Oui, disons que je passe les quatre premières années de ma vie à Udine, car mon père était militaire, mais comme j'ai de la famille à Viterbe, j'y retourne rapidement. À l'âge de 19 ans, après l'école d'art, j'ai déménagé à Rome pour étudier à l'Académie des beaux-arts. Il est clair que dire à ses parents "je veux être artiste" revient à dire "je vais me jeter dans le vide" et, par conséquent, je n'ai pas été immédiatement compris, même si, avec le temps, j'ai réussi à obtenir leur soutien. J'ai ensuite commencé à enseigner et j'ai découvert qu'il s'agissait là aussi d'une véritable vocation, qui permet aux étudiants de développer un sens critique. Anything to Say ? est donc le fruit de ma recherche artistique. Tout être humain, mais plus particulièrement l'artiste, cherche à poser des questions, mais sans forcément apporter de réponses. La mienne était : comment puis-je, à travers l'art, donner forme à la liberté d'expression et d'information ? Et la réponse était cette quatrième chaise vide aux côtés d'Assange, Manning et Snowden. Eh bien, après avoir eu l'intuition, je me suis concentré sur la façon de créer une œuvre qui ne pouvait être associée à aucun credo politique et, surtout, sur la façon de la rendre publique, pour tout le monde. Pour couvrir les frais (la fonte du bronze ayant coûté à elle seule 70 000 euros), j'ai lancé un crowfunding international. C'était plus une façon pour moi de tester et de voir si ce que j'avais en tête pouvait avoir un sens pour la communauté. À l'époque, j'ai reçu plus de 400 dons et, à partir de là, je suis resté assis devant mon ordinateur pendant deux ans pour imaginer comment le réaliser et où le placer. Finalement, le 1er mai 2015, la sculpture a atterri à Berlin et a commencé son voyage.
Pour ne rien considérer pour acquis, dites-moi qui sont les personnages de l'œuvre, ce qu'ils ont fait bouger au coeur des intrigues politiques, mais surtout dans votre conscience politique.

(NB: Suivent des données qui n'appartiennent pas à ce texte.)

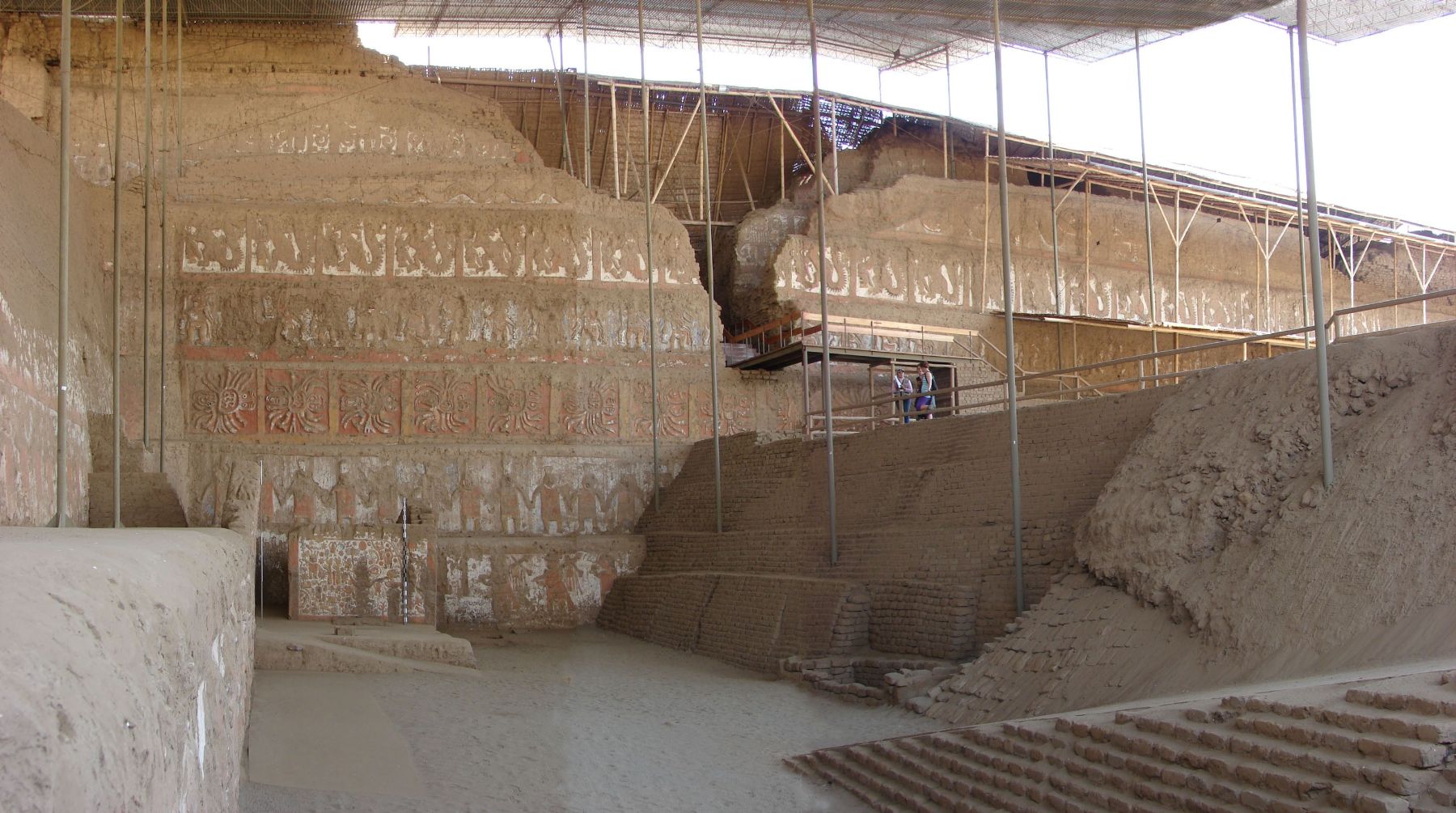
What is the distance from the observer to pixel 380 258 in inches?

Bien sûr. En Italie, la nouvelle de Wikileaks est arrivée par hasard et assez lentement. En ce qui me concerne, j'ai été frappé en 2010 par une interview qu'Assange a donnée à TEDx et dans laquelle il a déclaré : "Les hommes capables et généreux ne créent pas de victimes, ils prennent soin des victimes". J'ai compris qu'Assange était, et est, un visionnaire, un hérétique, un dissident. Car qui a la force et le courage de révéler les crimes de guerre et les méfaits des gouvernements dans le seul but de nous donner la possibilité de nous informer et de comprendre de quel côté du monde nous voulons être ? Et puis il y avait les deux autres personnages, Snowden et Manning, qui ont joué un rôle crucial dans ces révélations. J'ai donc décidé d'imaginer quelque chose qui rendrait hommage au courage de ces trois hommes, aujourd'hui deux hommes et une femme. Beaucoup les qualifient de héros, beaucoup d'autres de personnages contradictoires, ou de traîtres. J'ai mon propre point de vue, mais avec cette œuvre, j’ai voulu apporter une vision démocratique. Car si vous regardez la sculpture, elle peut aussi ressembler à une exécution publique : il suffit de lui passer la corde au cou, de taper sur la chaise et voilà, la perspective est inversée. Les gens doivent donc être libres de choisir, et pour être libres de choisir, ils doivent être informés. Il est bon de susciter au moins une prise de conscience, qui, soit dit en passant, est la seule chose qui sauvera Assange. Ce ne sera certainement pas la loi, mais la pression de l'opinion publique. J'ai été très impressionné par un vieux monsieur à Strasbourg en 2016. Il était un peu débraillé, je dois dire, et en s'approchant de moi, il m'a dit : "C'est la vraie Statue de la Liberté". C'est fou.
Je sais que le journaliste américain Charles Glass a également contribué à ce projet d'une manière ou d'une autre... Dans quelles circonstances vous êtes-vous rencontrés et comment l'idée a-t-elle germé ?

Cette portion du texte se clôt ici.